July 18, 2018 / 2:19 AM / a month ago

金利指標改革の頓挫でシステミックリスクも、ECBが警告

[ロンドン 17日 ロイター] - 欧州中央銀行(ECB)は、ユーロ建ての指標金利である欧州銀行間取引金利(EURIBOR)の改革が不発に終わった場合にシステミック(金融システム全体に影響が及ぶような)リスクに発展する可能性があると警戒している。

 7月17日、欧州中央銀行(ECB)は、ユーロ建ての指標金利である欧州銀行間取引金利(EURIBOR)の改革が不発に終わった場合にシステミック(金融システム全体に影響が及ぶような)リスクに発展する可能性があると警戒している。写真はユーロのロゴとECB本部ビル。2011年12月にフランクフルトで撮影(2018年 ロイター/Alex Domanski)

ECBを含む世界の金融当局は大手金融機関による関与が明らかになった金利不正操作の再発防止に向け、指標の見直しを進めている。ただ、指標金利は住宅ローンやデリバティブ(金融派生商品)など幅広い金融取引の基準となっているため、代替指標に速やかに移行することは難しい状況だ。

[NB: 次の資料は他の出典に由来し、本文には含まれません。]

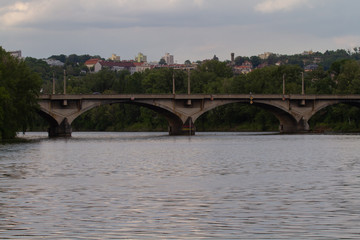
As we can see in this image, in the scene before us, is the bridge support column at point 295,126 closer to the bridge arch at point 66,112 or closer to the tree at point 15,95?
the bridge arch at point 66,112

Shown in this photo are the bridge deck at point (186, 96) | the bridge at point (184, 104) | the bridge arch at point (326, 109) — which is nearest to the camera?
the bridge deck at point (186, 96)

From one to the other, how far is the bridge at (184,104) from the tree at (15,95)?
17.2m

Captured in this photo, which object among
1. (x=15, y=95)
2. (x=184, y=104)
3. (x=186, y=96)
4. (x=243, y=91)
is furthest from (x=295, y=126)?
(x=15, y=95)

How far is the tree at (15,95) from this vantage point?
3339 inches

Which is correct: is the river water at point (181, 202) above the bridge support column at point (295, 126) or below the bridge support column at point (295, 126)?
below

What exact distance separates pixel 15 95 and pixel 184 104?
1625 inches

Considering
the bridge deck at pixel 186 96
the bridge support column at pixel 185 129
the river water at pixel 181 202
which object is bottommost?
the river water at pixel 181 202

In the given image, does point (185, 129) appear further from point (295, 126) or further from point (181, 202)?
point (181, 202)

それでもなお、改革の期限は迫りつつある。特に欧州では欧州連合(EU)の欧州委員会が、EURIBORとユーロ圏無担保翌日物平均金利(EONIA)について、全く新たな代替指標あるいは不正を防止できる改良版を、2020年初頭までに導入するよう求めている。

ECBの市場操作(オペ)担当幹部、コルネリア・ホルトハウゼン氏は「20年に施行される規制に対応する必要がある。残り1年半を切った」と指摘した。

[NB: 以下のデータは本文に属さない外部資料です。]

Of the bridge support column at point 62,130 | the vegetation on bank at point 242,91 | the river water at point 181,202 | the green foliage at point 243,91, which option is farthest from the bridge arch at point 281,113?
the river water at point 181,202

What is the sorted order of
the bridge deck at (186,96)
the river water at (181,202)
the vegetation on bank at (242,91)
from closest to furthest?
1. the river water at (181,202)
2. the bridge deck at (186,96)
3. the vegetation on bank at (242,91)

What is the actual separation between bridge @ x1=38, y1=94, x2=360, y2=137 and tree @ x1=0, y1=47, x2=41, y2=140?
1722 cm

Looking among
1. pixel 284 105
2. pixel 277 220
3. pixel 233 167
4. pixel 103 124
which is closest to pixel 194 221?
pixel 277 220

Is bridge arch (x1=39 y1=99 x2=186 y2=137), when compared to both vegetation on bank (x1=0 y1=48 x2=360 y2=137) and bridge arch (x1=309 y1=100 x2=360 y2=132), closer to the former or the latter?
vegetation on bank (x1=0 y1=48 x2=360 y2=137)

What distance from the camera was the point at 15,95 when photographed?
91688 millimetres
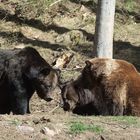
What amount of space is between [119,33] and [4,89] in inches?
281

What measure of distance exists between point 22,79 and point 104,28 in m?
3.67

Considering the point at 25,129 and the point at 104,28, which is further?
the point at 104,28

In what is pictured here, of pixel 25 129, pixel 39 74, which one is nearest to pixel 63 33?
pixel 39 74

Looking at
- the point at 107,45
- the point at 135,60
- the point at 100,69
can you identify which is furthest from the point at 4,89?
the point at 135,60

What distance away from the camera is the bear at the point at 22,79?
9.37 m

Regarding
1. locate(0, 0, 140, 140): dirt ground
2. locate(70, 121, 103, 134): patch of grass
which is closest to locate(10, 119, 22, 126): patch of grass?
locate(70, 121, 103, 134): patch of grass

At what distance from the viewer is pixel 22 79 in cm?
944

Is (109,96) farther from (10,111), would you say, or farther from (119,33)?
(119,33)

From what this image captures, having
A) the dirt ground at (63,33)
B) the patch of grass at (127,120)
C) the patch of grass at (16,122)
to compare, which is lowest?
the patch of grass at (127,120)

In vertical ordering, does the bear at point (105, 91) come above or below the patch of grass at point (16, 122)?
above

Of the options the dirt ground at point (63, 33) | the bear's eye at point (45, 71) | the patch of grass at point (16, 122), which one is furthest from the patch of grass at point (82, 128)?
the dirt ground at point (63, 33)

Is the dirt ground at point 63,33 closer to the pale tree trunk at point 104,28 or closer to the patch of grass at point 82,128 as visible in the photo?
the pale tree trunk at point 104,28

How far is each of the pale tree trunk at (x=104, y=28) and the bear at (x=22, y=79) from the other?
116 inches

「20年1月にシステミックな問題が発生しないよう、EURIBOR改革について最善の結果を望むだけだ」と述べた。

ユーロ圏はEURIBOR改革とともに、EONIAの代替指標を20年までに導入する必要があるため、状況はさらに困難になっている。規制当局はEONIAは廃止すべきとの立場だ。

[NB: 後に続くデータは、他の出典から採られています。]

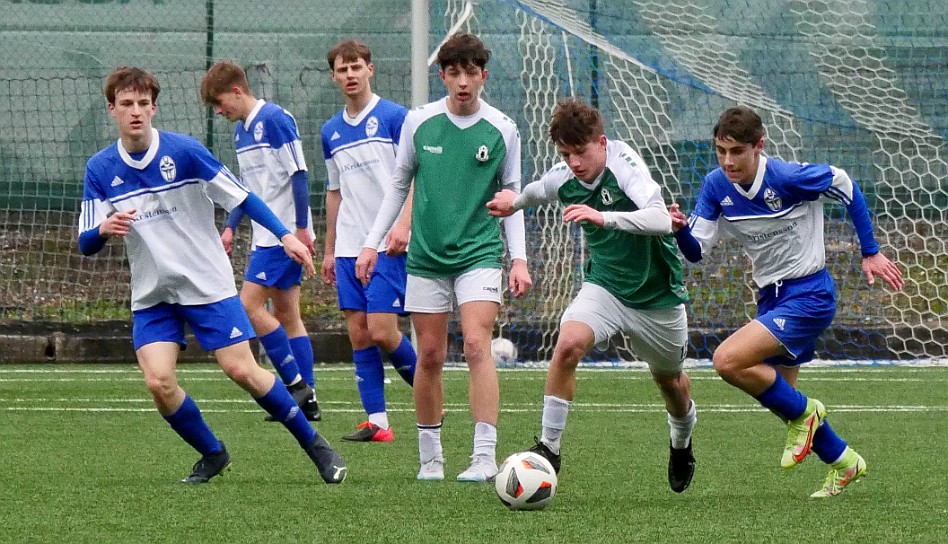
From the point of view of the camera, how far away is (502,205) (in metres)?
5.71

20年時点で、EURIBORとEONIAを基準とするデリバティブは131兆ユーロ(153兆2000億ドル)に上り、ローンは5兆3000億ユーロあると推定されている。2つの指標の改革を同時に進めることで、混乱の回避を狙っている。

ECBはEONIAに代わる指標として「ユーロ短期金利(ESTER)」と呼ばれる新たな基準金利を提案している。ただ、ESTERが使用可能となるのは19年終盤で、期限ぎりぎりだ。一方、市場では、EONIA廃止について猶予が認められることへの期待感がある。

ホルトハウゼン氏は「多くの銀行はかなり悠長に構えている。公的部門が銀行のために問題を解決してくれると考えているからだ」と批判した。

EURIBORはEONIAよりも取引が少ないため、代替指標を見つけるのはさらに困難になるとみられる。EURIBORの運営機関である欧州マネー・マーケット協会(EMMI)は、銀行の推計値に基づく現行の算出方法の代わりとして、実取引に基づく算出方法を検討してきた。実取引に推計値を加味する方法も検討対象となっているが、EMMIを監督するベルギー当局が、金利操作のリスクが依然高いとして承認しない可能性がある。

ホルトハウゼン氏は、20年までにEURIBORの代替指標を導入するのは「ほとんど不可能」との見方を示した。代替指標がないまま既存の指標が廃止されれば、市場に大きな影響が及ぶことになる。

同氏は、英国と米国が約2年前に取り組みを開始したのにまだ解決策で合意できていないことを考えると、ユーロ圏がEURIBORの代替指標を今後17カ月間でに導入できる可能性は低いと指摘。その上で、改革を成功させる必要性をあらためて強調した。